Wartaniaga.com, Paringin — Fraksi-fraksi DPRD Kabupaten Balangan menyampaikan sejumlah catatan dan masukan terhadap Rancangan Peraturan Daerah (Raperda) APBD Kabupaten Balangan Tahun Anggaran 2027 dalam Rapat Paripurna ke-36 Masa Sidang III, Senin (14/9/26).
Pemandangan umum fraksi-fraksi tersebut dibacakan oleh Wahyudi Azhari di Ruang Rapat Paripurna DPRD Kabupaten Balangan.
Secara umum, seluruh fraksi mendukung penyusunan RAPBD 2027 untuk dibahas lebih lanjut. Namun, perhatian utama diberikan terhadap kondisi fiskal daerah, khususnya penurunan pendapatan daerah, PAD, serta berkurangnya penerimaan dari sektor pertambangan.
Fraksi NasDem mendorong pemerintah daerah memetakan kembali program prioritas, mengoptimalkan pajak dan retribusi, meningkatkan kinerja BUMD, serta mengembangkan potensi ekonomi lokal guna mengurangi ketergantungan terhadap sektor pertambangan.
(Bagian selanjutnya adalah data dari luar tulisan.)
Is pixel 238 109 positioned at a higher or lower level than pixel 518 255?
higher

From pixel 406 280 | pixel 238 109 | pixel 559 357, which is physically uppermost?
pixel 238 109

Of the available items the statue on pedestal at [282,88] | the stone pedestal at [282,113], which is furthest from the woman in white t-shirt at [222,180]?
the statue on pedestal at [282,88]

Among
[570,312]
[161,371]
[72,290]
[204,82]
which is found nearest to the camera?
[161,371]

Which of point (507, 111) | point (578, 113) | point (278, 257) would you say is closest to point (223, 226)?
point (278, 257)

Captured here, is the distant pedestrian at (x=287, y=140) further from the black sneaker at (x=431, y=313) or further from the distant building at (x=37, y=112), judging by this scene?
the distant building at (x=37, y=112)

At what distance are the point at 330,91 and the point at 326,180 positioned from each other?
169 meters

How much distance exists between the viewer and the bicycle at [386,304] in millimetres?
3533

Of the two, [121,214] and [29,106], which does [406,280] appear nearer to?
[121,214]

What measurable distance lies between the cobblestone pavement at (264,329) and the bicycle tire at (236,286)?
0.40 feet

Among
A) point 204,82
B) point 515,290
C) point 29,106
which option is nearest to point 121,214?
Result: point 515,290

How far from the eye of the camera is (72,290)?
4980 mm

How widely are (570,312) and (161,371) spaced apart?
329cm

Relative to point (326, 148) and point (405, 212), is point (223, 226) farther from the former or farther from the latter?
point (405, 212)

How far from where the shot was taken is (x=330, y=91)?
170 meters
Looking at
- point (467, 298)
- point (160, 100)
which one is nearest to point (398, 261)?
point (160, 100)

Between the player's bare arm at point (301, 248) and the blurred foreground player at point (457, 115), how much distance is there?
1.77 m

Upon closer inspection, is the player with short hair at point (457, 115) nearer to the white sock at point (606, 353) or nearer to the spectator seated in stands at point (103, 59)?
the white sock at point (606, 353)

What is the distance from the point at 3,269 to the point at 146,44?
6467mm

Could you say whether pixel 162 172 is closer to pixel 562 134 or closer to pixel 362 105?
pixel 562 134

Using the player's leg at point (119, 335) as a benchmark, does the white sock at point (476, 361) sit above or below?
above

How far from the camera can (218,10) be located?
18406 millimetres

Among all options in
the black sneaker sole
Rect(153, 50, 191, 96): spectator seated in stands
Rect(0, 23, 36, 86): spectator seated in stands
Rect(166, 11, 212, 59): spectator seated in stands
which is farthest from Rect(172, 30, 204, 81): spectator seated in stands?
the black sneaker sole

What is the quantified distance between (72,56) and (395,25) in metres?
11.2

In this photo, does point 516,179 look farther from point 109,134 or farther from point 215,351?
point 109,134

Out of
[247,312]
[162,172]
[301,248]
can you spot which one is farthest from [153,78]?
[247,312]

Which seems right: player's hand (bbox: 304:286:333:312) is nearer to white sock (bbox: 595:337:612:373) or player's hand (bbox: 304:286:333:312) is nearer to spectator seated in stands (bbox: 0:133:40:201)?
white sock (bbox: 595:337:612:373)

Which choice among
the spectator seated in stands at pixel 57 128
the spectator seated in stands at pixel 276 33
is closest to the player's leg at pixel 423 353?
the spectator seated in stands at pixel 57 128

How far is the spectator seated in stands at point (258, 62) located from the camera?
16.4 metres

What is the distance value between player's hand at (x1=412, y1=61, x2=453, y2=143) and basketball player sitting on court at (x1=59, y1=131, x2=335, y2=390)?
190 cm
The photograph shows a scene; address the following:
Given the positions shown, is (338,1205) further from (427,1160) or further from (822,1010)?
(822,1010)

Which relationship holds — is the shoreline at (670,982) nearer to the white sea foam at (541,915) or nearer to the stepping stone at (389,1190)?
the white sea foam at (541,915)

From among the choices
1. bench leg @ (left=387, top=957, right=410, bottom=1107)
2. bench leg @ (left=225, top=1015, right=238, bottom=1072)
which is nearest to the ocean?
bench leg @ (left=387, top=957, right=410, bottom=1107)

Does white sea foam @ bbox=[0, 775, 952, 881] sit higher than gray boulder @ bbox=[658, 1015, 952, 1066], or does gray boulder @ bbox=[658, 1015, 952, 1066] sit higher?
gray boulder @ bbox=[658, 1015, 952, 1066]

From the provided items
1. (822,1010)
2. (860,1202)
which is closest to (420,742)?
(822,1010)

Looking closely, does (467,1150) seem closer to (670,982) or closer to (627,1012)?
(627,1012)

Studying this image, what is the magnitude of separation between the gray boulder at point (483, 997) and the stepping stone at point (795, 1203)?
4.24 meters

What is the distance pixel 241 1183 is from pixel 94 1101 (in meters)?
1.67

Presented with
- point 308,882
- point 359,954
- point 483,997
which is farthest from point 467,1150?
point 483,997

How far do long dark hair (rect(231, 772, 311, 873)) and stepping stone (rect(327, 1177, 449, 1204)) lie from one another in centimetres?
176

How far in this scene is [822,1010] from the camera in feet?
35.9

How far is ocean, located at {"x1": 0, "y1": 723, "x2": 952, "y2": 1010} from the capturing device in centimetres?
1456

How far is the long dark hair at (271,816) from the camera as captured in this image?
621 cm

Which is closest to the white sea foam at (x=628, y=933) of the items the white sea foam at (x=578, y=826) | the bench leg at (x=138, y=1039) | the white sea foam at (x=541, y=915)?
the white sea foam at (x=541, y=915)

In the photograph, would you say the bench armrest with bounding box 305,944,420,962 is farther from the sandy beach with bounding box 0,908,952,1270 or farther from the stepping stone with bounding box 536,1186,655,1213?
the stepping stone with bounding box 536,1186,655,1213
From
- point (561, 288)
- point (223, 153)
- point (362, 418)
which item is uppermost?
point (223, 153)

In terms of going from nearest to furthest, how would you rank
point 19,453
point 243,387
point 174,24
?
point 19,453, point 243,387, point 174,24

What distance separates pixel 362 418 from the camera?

Sementara Fraksi Demokrasi Maju menilai penurunan PAD berpotensi memengaruhi ruang fiskal, pembiayaan pembangunan dan pelayanan publik. Pemerintah daerah diminta mengembangkan sumber pendapatan baru serta memprioritaskan belanja yang produktif dan tepat sasaran.
Fraksi PAN juga menyoroti kondisi fiskal RAPBD 2027. Pendapatan daerah diproyeksikan sebesar Rp1,655 triliun, sementara belanja daerah mencapai Rp2,261 triliun. PAN meminta pemerintah menetapkan skala prioritas dan mengoptimalkan sumber-sumber PAD tanpa membebani masyarakat.
Selain itu, PAN turut menyoroti rencana peningkatan Belanja Tidak Terduga (BTT) dari Rp3,75 miliar menjadi Rp20 miliar agar disertai mekanisme penggunaan dan pengawasan yang jelas.
Fraksi PPP menyoroti penurunan PAD sebesar 4,85 persen dan meminta penjelasan pemerintah daerah mengenai penyebabnya. Sementara Fraksi Demokrasi Karya Sejahtera mendorong efisiensi belanja, optimalisasi PAD dan prioritas program yang langsung menyentuh masyarakat.
Melalui pemandangan umum tersebut, fraksi-fraksi DPRD Balangan berharap berbagai catatan dan masukan dapat menjadi bahan pembahasan lebih lanjut dalam penyusunan APBD Kabupaten Balangan Tahun Anggaran 2027.